_Saved data entries_
*-*-*

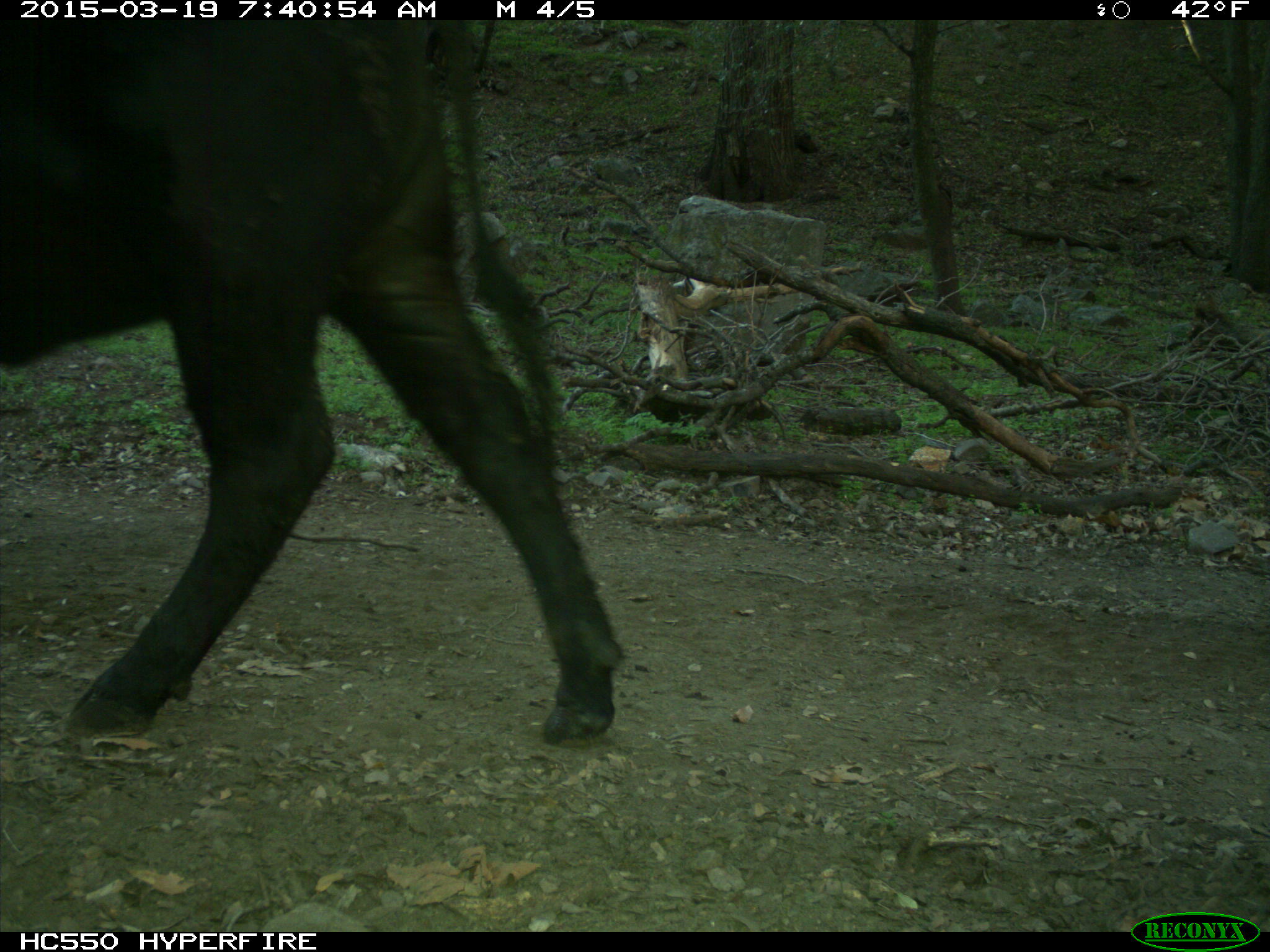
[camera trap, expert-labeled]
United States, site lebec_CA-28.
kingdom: Animalia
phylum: Chordata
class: Mammalia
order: Artiodactyla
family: Bovidae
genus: Bos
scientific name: Bos taurus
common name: domestic cow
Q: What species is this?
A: Bos taurus (domestic cow).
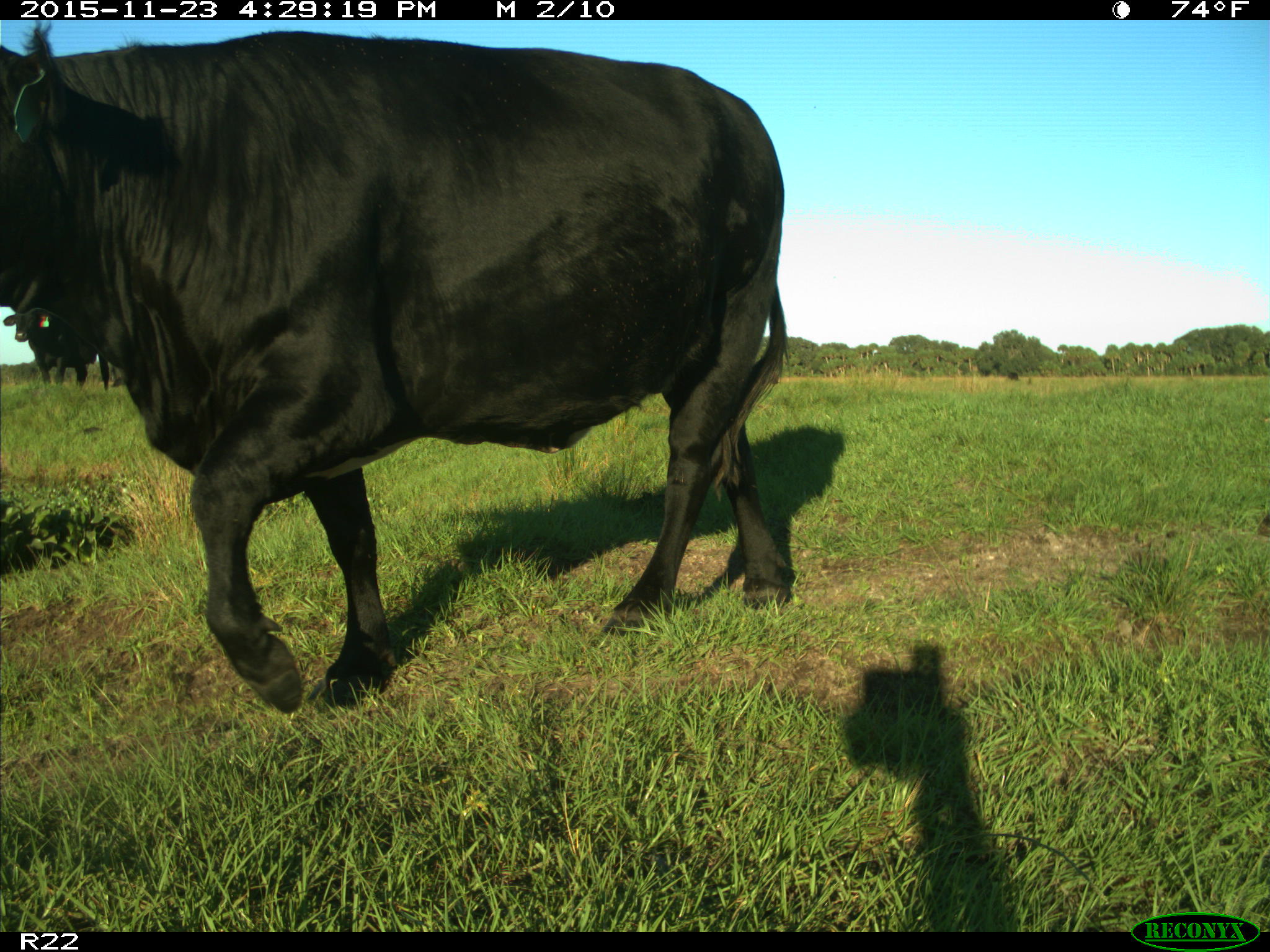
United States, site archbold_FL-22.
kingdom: Animalia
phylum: Chordata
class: Mammalia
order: Artiodactyla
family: Bovidae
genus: Bos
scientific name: Bos taurus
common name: domestic cow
Bos taurus (domestic cow).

*-*-*

_Exercise brief_
Copy the data above word for word. Pictures stay out.

_Response_
[camera trap, expert-labeled]
United States, site lebec_CA-28.
kingdom: Animalia
phylum: Chordata
class: Mammalia
order: Artiodactyla
family: Bovidae
genus: Bos
scientific name: Bos taurus
common name: domestic cow
Q: What species is this?
A: Bos taurus (domestic cow).
United States, site archbold_FL-22.
kingdom: Animalia
phylum: Chordata
class: Mammalia
order: Artiodactyla
family: Bovidae
genus: Bos
scientific name: Bos taurus
common name: domestic cow
Bos taurus (domestic cow).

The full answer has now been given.